Assignment:
Everything in the data below should be restated word for word.

Provided information:

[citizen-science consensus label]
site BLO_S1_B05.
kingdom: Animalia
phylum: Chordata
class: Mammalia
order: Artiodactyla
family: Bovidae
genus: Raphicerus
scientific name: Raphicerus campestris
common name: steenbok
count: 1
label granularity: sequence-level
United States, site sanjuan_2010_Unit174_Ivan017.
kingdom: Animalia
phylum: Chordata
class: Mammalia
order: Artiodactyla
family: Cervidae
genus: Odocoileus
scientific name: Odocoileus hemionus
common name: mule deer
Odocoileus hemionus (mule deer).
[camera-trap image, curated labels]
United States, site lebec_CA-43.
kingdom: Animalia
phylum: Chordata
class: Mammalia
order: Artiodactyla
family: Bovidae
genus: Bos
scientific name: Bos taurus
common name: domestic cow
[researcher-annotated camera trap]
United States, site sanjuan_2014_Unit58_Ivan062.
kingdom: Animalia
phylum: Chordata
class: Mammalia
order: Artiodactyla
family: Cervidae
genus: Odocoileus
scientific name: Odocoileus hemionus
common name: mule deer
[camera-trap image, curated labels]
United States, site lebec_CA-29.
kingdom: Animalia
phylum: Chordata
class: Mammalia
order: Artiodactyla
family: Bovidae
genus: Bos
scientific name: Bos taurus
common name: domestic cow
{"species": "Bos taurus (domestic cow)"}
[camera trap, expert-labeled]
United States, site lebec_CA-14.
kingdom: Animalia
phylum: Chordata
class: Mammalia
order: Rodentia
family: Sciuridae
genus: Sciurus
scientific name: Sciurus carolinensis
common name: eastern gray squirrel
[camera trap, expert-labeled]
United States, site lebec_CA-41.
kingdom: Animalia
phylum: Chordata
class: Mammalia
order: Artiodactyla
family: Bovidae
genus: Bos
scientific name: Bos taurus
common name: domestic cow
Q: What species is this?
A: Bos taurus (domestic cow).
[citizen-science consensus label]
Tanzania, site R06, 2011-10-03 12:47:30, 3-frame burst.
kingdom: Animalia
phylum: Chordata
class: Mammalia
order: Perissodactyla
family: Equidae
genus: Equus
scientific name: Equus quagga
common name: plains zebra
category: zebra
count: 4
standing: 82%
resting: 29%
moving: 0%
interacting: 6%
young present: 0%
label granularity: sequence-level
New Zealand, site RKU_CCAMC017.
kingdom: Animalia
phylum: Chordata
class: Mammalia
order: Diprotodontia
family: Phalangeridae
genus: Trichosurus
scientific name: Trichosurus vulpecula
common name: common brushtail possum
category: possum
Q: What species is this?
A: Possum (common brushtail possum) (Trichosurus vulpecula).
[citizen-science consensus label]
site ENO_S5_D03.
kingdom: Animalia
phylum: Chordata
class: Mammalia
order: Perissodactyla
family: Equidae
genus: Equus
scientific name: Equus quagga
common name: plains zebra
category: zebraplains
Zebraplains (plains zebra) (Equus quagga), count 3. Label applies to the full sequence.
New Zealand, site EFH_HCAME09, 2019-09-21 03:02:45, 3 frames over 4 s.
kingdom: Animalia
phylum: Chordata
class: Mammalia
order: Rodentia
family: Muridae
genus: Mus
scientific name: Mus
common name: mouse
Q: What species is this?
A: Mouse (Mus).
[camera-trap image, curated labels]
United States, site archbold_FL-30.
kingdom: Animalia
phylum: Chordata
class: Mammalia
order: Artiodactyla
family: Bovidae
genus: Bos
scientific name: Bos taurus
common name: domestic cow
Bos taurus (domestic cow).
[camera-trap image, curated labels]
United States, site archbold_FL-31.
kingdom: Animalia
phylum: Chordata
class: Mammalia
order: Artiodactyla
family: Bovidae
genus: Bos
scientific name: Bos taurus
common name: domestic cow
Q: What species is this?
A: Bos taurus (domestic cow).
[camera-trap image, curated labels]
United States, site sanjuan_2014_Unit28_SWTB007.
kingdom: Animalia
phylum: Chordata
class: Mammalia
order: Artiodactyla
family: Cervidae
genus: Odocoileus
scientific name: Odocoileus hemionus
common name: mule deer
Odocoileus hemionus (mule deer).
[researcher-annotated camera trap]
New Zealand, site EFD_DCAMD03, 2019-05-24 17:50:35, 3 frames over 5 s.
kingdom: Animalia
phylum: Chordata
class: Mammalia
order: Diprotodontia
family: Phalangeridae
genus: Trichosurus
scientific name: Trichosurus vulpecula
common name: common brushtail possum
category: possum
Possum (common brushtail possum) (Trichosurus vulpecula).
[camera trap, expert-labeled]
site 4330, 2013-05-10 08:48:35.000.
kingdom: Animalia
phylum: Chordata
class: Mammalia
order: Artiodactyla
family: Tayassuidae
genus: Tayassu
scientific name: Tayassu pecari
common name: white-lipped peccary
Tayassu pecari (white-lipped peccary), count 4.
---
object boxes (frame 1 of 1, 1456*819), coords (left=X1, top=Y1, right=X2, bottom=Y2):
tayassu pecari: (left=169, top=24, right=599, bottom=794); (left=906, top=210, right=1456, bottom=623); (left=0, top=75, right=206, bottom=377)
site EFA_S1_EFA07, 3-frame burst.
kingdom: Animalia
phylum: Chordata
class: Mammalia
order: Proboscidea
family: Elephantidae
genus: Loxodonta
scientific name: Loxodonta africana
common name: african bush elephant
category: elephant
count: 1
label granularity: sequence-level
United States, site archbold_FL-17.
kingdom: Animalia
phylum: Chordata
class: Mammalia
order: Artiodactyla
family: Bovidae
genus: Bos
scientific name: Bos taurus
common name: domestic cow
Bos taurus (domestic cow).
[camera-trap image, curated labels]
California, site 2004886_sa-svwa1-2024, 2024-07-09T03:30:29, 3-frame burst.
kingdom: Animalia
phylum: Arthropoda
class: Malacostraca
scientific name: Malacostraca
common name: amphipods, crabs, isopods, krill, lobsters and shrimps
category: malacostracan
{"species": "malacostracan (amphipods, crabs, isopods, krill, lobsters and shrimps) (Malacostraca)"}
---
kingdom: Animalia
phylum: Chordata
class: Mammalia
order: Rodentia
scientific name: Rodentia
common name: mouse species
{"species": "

Output for this task:
[citizen-science consensus label]
site BLO_S1_B05.
kingdom: Animalia
phylum: Chordata
class: Mammalia
order: Artiodactyla
family: Bovidae
genus: Raphicerus
scientific name: Raphicerus campestris
common name: steenbok
count: 1
label granularity: sequence-level
United States, site sanjuan_2010_Unit174_Ivan017.
kingdom: Animalia
phylum: Chordata
class: Mammalia
order: Artiodactyla
family: Cervidae
genus: Odocoileus
scientific name: Odocoileus hemionus
common name: mule deer
Odocoileus hemionus (mule deer).
[camera-trap image, curated labels]
United States, site lebec_CA-43.
kingdom: Animalia
phylum: Chordata
class: Mammalia
order: Artiodactyla
family: Bovidae
genus: Bos
scientific name: Bos taurus
common name: domestic cow
[researcher-annotated camera trap]
United States, site sanjuan_2014_Unit58_Ivan062.
kingdom: Animalia
phylum: Chordata
class: Mammalia
order: Artiodactyla
family: Cervidae
genus: Odocoileus
scientific name: Odocoileus hemionus
common name: mule deer
[camera-trap image, curated labels]
United States, site lebec_CA-29.
kingdom: Animalia
phylum: Chordata
class: Mammalia
order: Artiodactyla
family: Bovidae
genus: Bos
scientific name: Bos taurus
common name: domestic cow
{"species": "Bos taurus (domestic cow)"}
[camera trap, expert-labeled]
United States, site lebec_CA-14.
kingdom: Animalia
phylum: Chordata
class: Mammalia
order: Rodentia
family: Sciuridae
genus: Sciurus
scientific name: Sciurus carolinensis
common name: eastern gray squirrel
[camera trap, expert-labeled]
United States, site lebec_CA-41.
kingdom: Animalia
phylum: Chordata
class: Mammalia
order: Artiodactyla
family: Bovidae
genus: Bos
scientific name: Bos taurus
common name: domestic cow
Q: What species is this?
A: Bos taurus (domestic cow).
[citizen-science consensus label]
Tanzania, site R06, 2011-10-03 12:47:30, 3-frame burst.
kingdom: Animalia
phylum: Chordata
class: Mammalia
order: Perissodactyla
family: Equidae
genus: Equus
scientific name: Equus quagga
common name: plains zebra
category: zebra
count: 4
standing: 82%
resting: 29%
moving: 0%
interacting: 6%
young present: 0%
label granularity: sequence-level
New Zealand, site RKU_CCAMC017.
kingdom: Animalia
phylum: Chordata
class: Mammalia
order: Diprotodontia
family: Phalangeridae
genus: Trichosurus
scientific name: Trichosurus vulpecula
common name: common brushtail possum
category: possum
Q: What species is this?
A: Possum (common brushtail possum) (Trichosurus vulpecula).
[citizen-science consensus label]
site ENO_S5_D03.
kingdom: Animalia
phylum: Chordata
class: Mammalia
order: Perissodactyla
family: Equidae
genus: Equus
scientific name: Equus quagga
common name: plains zebra
category: zebraplains
Zebraplains (plains zebra) (Equus quagga), count 3. Label applies to the full sequence.
New Zealand, site EFH_HCAME09, 2019-09-21 03:02:45, 3 frames over 4 s.
kingdom: Animalia
phylum: Chordata
class: Mammalia
order: Rodentia
family: Muridae
genus: Mus
scientific name: Mus
common name: mouse
Q: What species is this?
A: Mouse (Mus).
[camera-trap image, curated labels]
United States, site archbold_FL-30.
kingdom: Animalia
phylum: Chordata
class: Mammalia
order: Artiodactyla
family: Bovidae
genus: Bos
scientific name: Bos taurus
common name: domestic cow
Bos taurus (domestic cow).
[camera-trap image, curated labels]
United States, site archbold_FL-31.
kingdom: Animalia
phylum: Chordata
class: Mammalia
order: Artiodactyla
family: Bovidae
genus: Bos
scientific name: Bos taurus
common name: domestic cow
Q: What species is this?
A: Bos taurus (domestic cow).
[camera-trap image, curated labels]
United States, site sanjuan_2014_Unit28_SWTB007.
kingdom: Animalia
phylum: Chordata
class: Mammalia
order: Artiodactyla
family: Cervidae
genus: Odocoileus
scientific name: Odocoileus hemionus
common name: mule deer
Odocoileus hemionus (mule deer).
[researcher-annotated camera trap]
New Zealand, site EFD_DCAMD03, 2019-05-24 17:50:35, 3 frames over 5 s.
kingdom: Animalia
phylum: Chordata
class: Mammalia
order: Diprotodontia
family: Phalangeridae
genus: Trichosurus
scientific name: Trichosurus vulpecula
common name: common brushtail possum
category: possum
Possum (common brushtail possum) (Trichosurus vulpecula).
[camera trap, expert-labeled]
site 4330, 2013-05-10 08:48:35.000.
kingdom: Animalia
phylum: Chordata
class: Mammalia
order: Artiodactyla
family: Tayassuidae
genus: Tayassu
scientific name: Tayassu pecari
common name: white-lipped peccary
Tayassu pecari (white-lipped peccary), count 4.
---
object boxes (frame 1 of 1, 1456*819), coords (left=X1, top=Y1, right=X2, bottom=Y2):
tayassu pecari: (left=169, top=24, right=599, bottom=794); (left=906, top=210, right=1456, bottom=623); (left=0, top=75, right=206, bottom=377)
site EFA_S1_EFA07, 3-frame burst.
kingdom: Animalia
phylum: Chordata
class: Mammalia
order: Proboscidea
family: Elephantidae
genus: Loxodonta
scientific name: Loxodonta africana
common name: african bush elephant
category: elephant
count: 1
label granularity: sequence-level
United States, site archbold_FL-17.
kingdom: Animalia
phylum: Chordata
class: Mammalia
order: Artiodactyla
family: Bovidae
genus: Bos
scientific name: Bos taurus
common name: domestic cow
Bos taurus (domestic cow).
[camera-trap image, curated labels]
California, site 2004886_sa-svwa1-2024, 2024-07-09T03:30:29, 3-frame burst.
kingdom: Animalia
phylum: Arthropoda
class: Malacostraca
scientific name: Malacostraca
common name: amphipods, crabs, isopods, krill, lobsters and shrimps
category: malacostracan
{"species": "malacostracan (amphipods, crabs, isopods, krill, lobsters and shrimps) (Malacostraca)"}
---
kingdom: Animalia
phylum: Chordata
class: Mammalia
order: Rodentia
scientific name: Rodentia
common name: mouse species
{"species": "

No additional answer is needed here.